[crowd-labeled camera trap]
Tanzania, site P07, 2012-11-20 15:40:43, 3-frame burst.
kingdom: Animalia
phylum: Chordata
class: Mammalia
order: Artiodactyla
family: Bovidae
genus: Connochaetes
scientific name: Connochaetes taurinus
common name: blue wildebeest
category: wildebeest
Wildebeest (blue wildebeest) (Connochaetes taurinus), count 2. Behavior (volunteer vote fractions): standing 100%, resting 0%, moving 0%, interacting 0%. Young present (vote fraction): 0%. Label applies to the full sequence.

...

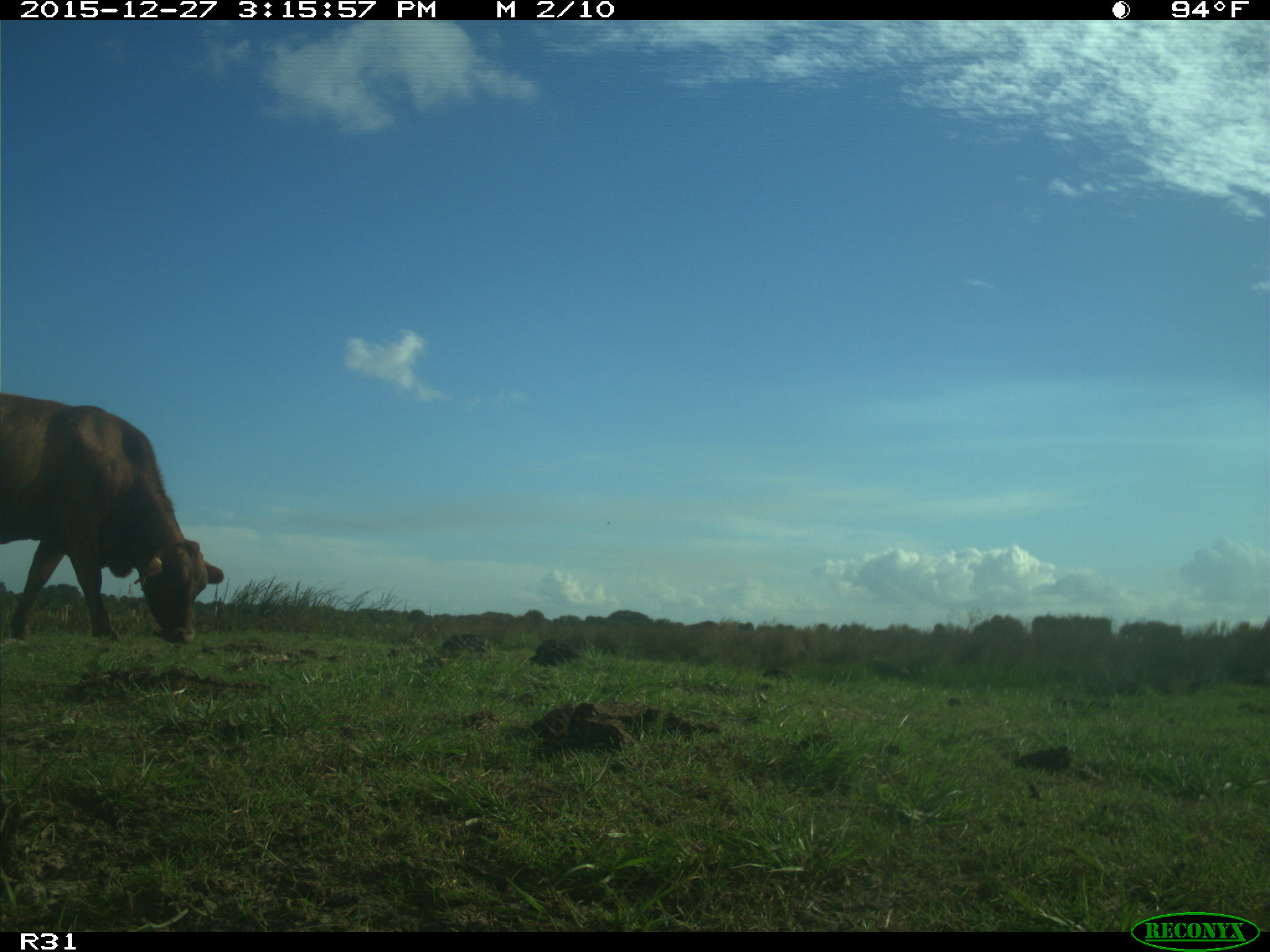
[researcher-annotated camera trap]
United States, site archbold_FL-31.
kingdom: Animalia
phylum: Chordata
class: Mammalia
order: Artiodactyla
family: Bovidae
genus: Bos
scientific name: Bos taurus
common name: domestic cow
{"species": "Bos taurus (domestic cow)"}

==

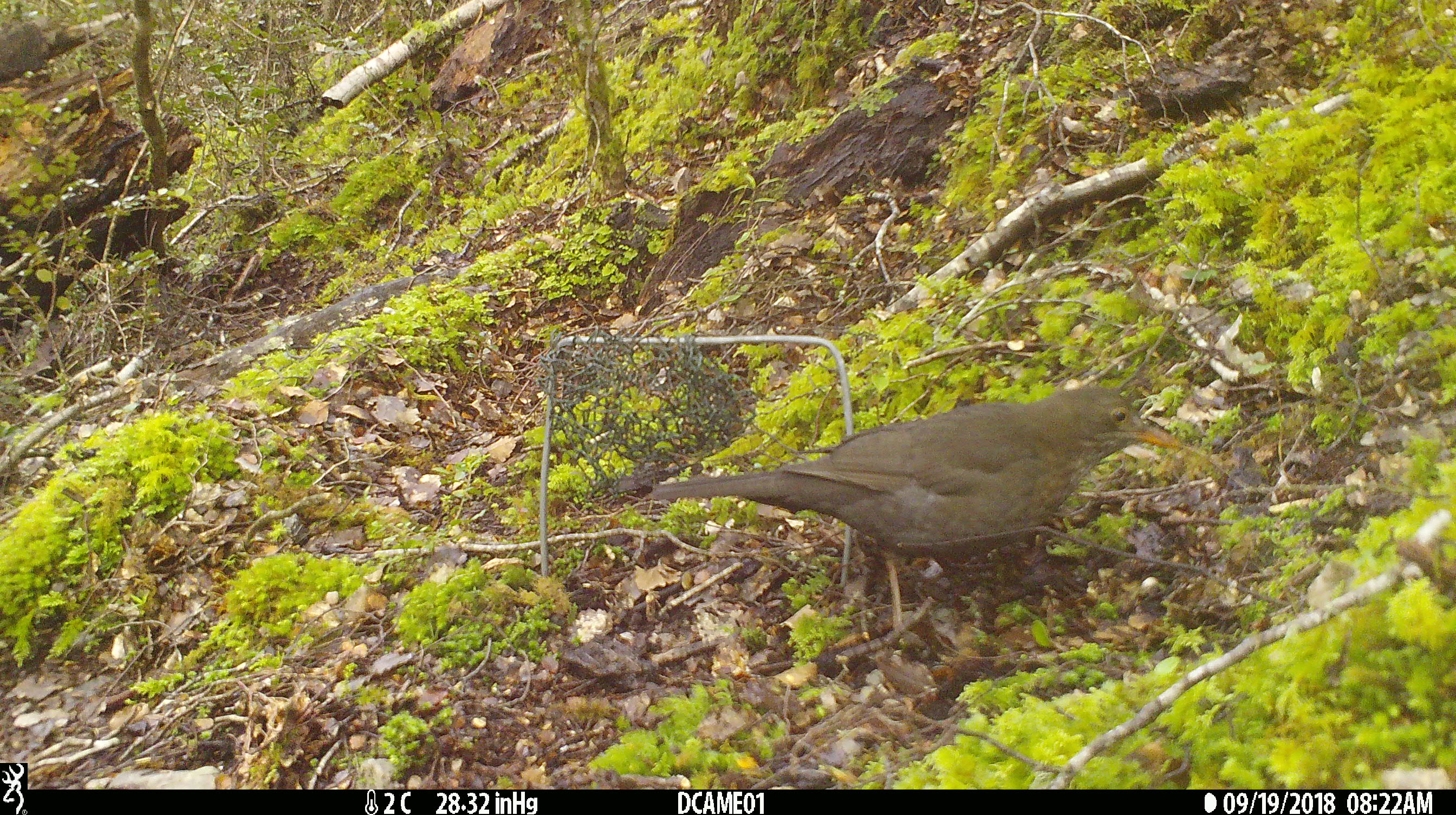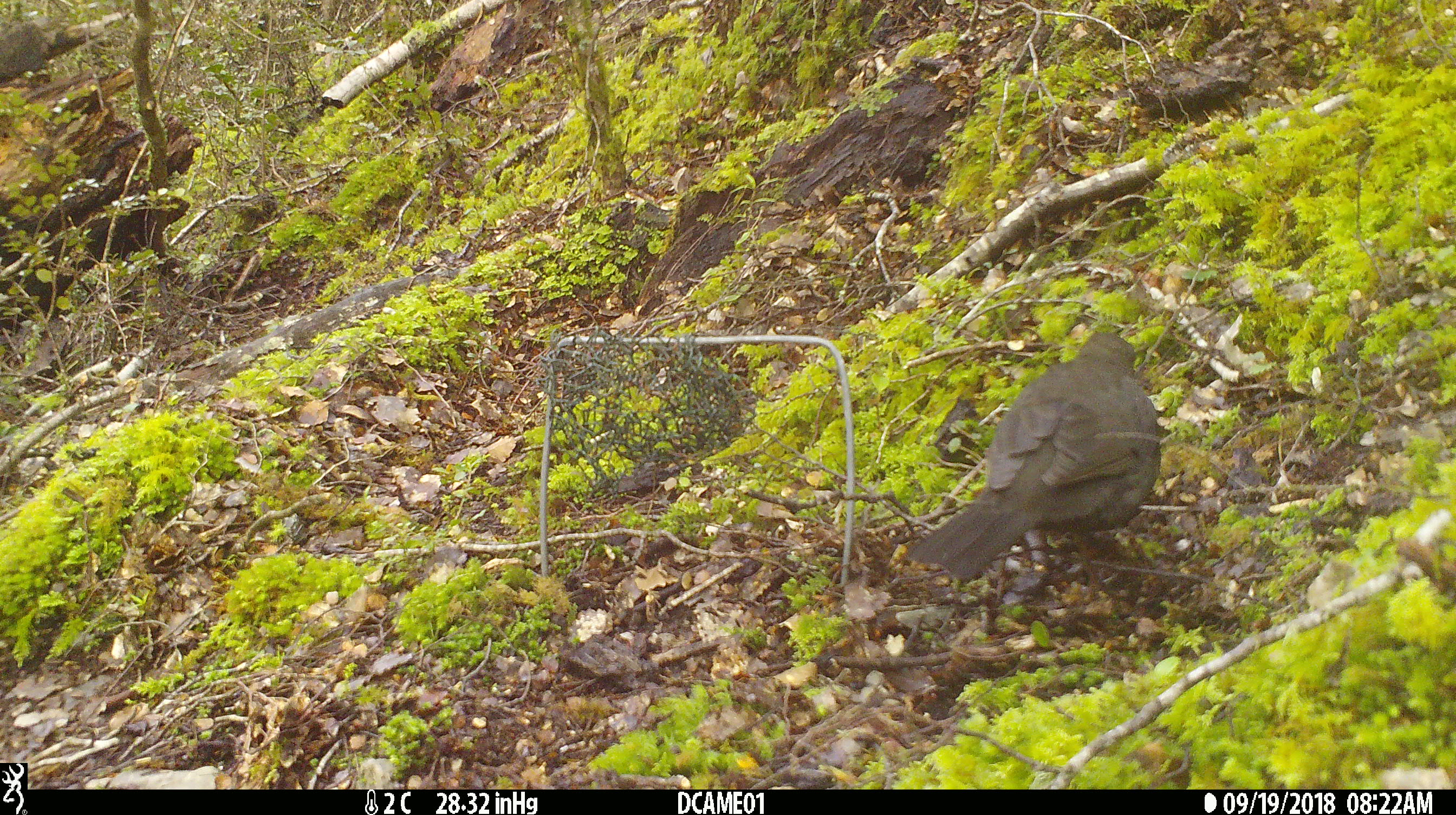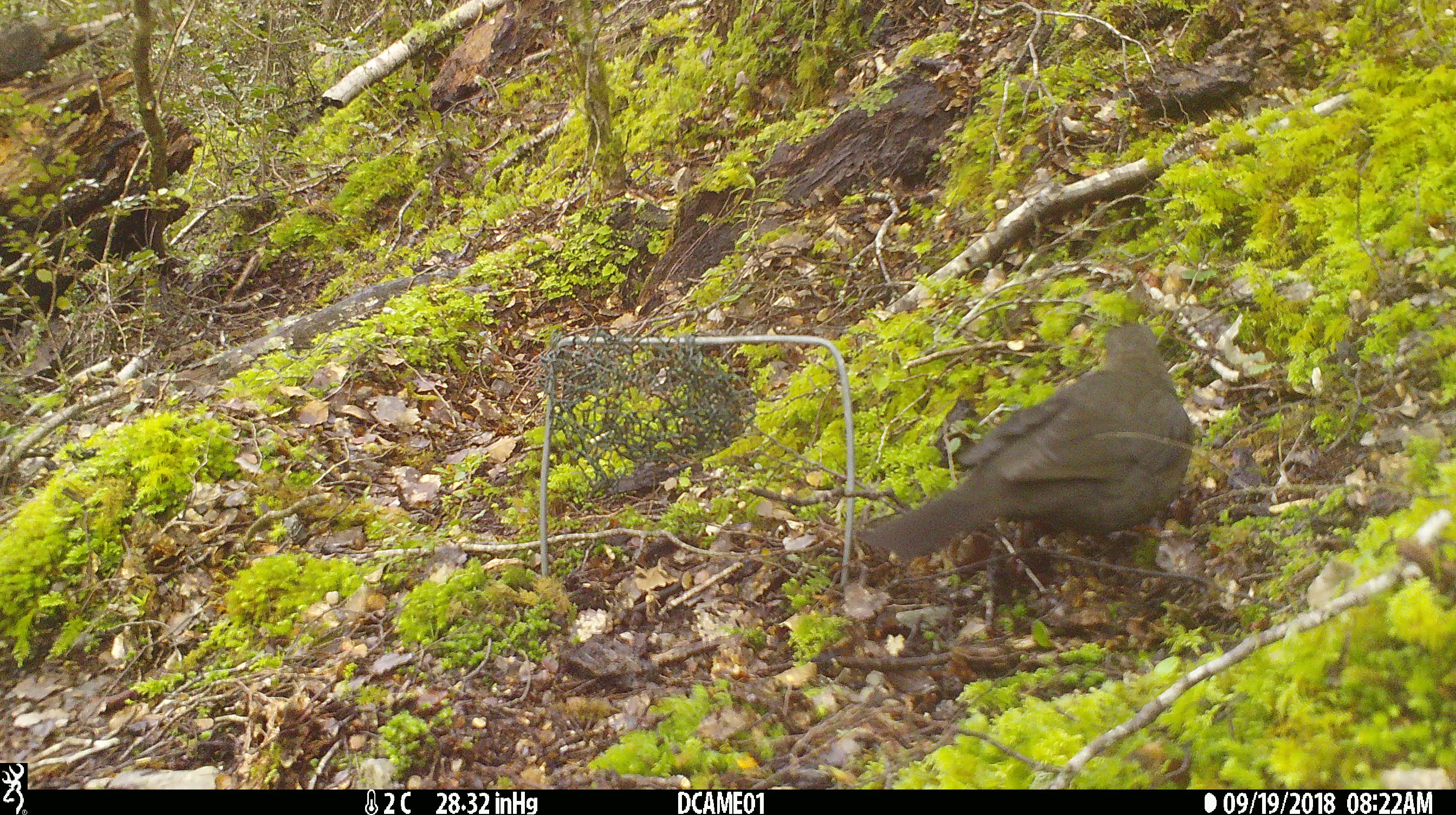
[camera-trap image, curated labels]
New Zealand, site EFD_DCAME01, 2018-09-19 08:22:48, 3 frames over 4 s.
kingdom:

EXERCISE: For the string "site", filter the data and copy out each line where it occurs.

WRITTEN SOLUTION:
Tanzania, site P07, 2012-11-20 15:40:43, 3-frame burst.
United States, site archbold_FL-31.
New Zealand, site EFD_DCAME01, 2018-09-19 08:22:48, 3 frames over 4 s.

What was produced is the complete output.